**Task objective**
Print each of the rows below word for word, line by line, without changing anything.

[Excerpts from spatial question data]
•••

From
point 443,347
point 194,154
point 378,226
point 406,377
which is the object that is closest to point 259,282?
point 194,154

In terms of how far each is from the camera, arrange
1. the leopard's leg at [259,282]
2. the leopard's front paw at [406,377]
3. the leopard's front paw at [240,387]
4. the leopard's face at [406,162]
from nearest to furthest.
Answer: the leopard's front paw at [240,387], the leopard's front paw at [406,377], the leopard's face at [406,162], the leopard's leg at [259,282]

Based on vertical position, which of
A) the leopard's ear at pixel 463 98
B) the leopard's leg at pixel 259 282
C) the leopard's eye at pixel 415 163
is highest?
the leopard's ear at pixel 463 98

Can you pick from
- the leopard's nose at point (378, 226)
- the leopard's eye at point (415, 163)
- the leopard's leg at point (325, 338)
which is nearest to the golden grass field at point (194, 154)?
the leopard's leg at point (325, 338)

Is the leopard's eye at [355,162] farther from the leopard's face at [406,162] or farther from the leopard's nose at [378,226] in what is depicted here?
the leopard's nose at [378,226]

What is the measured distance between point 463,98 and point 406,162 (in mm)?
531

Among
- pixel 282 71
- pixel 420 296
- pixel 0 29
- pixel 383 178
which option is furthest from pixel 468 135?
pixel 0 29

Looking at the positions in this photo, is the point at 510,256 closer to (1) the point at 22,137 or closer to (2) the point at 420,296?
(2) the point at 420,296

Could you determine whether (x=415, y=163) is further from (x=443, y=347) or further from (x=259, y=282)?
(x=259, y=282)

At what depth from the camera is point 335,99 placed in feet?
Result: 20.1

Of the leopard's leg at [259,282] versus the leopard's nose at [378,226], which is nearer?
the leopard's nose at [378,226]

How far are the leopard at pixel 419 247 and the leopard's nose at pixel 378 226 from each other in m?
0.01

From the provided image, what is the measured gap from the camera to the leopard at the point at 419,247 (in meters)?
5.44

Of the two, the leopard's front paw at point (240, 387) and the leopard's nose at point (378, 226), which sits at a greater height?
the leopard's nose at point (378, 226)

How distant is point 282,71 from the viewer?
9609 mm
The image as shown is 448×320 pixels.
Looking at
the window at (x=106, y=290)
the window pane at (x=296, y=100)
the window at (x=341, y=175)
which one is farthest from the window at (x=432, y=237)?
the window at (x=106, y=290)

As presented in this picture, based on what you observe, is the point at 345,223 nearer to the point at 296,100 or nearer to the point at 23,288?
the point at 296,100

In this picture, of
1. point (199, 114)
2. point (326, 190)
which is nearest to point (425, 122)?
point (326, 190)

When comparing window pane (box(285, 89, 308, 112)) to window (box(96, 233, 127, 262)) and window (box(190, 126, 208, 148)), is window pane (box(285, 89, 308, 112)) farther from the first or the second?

•••

**Complete answer**
From
point 443,347
point 194,154
point 378,226
point 406,377
which is the object that is closest to point 259,282?
point 194,154

In terms of how far each is from the camera, arrange
1. the leopard's leg at [259,282]
2. the leopard's front paw at [406,377]
3. the leopard's front paw at [240,387]
4. the leopard's face at [406,162]
from nearest to furthest.
Answer: the leopard's front paw at [240,387], the leopard's front paw at [406,377], the leopard's face at [406,162], the leopard's leg at [259,282]

Based on vertical position, which of
A) the leopard's ear at pixel 463 98
B) the leopard's leg at pixel 259 282
C) the leopard's eye at pixel 415 163
is highest?
the leopard's ear at pixel 463 98

Can you pick from
- the leopard's nose at point (378, 226)
- the leopard's eye at point (415, 163)
- the leopard's leg at point (325, 338)
which is nearest to the golden grass field at point (194, 154)?
the leopard's leg at point (325, 338)

Is the leopard's eye at [355,162] farther from the leopard's face at [406,162] or farther from the leopard's nose at [378,226] in what is depicted here?
the leopard's nose at [378,226]

What is the measured distance between point 463,98 and point 406,162 (in mm)?
531

Among
- pixel 282 71
- pixel 420 296
- pixel 0 29
- pixel 383 178
which option is furthest from pixel 468 135?
pixel 0 29

Looking at the positions in this photo, is the point at 510,256 closer to (1) the point at 22,137 or closer to (2) the point at 420,296?
(2) the point at 420,296

Could you determine whether (x=415, y=163) is further from (x=443, y=347) or further from (x=259, y=282)?
(x=259, y=282)

At what depth from the camera is point 335,99 placed in feet?
Result: 20.1

Of the leopard's leg at [259,282] versus the leopard's nose at [378,226], which is nearer?
the leopard's nose at [378,226]

How far are the leopard at pixel 419 247 and the leopard's nose at pixel 378 226 from each other in m?
0.01

From the provided image, what is the measured gap from the camera to the leopard at the point at 419,247 (in meters)?
5.44

Of the two, the leopard's front paw at point (240, 387) and the leopard's nose at point (378, 226), which sits at a greater height?
the leopard's nose at point (378, 226)

How distant is point 282,71 from the viewer?
9609 mm
The image as shown is 448×320 pixels.
Looking at
the window at (x=106, y=290)
the window pane at (x=296, y=100)
the window at (x=341, y=175)
which one is farthest from the window at (x=432, y=237)?
the window at (x=106, y=290)

As presented in this picture, based on what you observe, is the point at 345,223 nearer to the point at 296,100 or nearer to the point at 23,288?
the point at 296,100

In this picture, of
1. point (199, 114)
2. point (326, 190)
which is nearest to point (425, 122)?
point (326, 190)

When comparing window pane (box(285, 89, 308, 112)) to window (box(96, 233, 127, 262)) and window (box(190, 126, 208, 148)), is window pane (box(285, 89, 308, 112)) farther from the first or the second?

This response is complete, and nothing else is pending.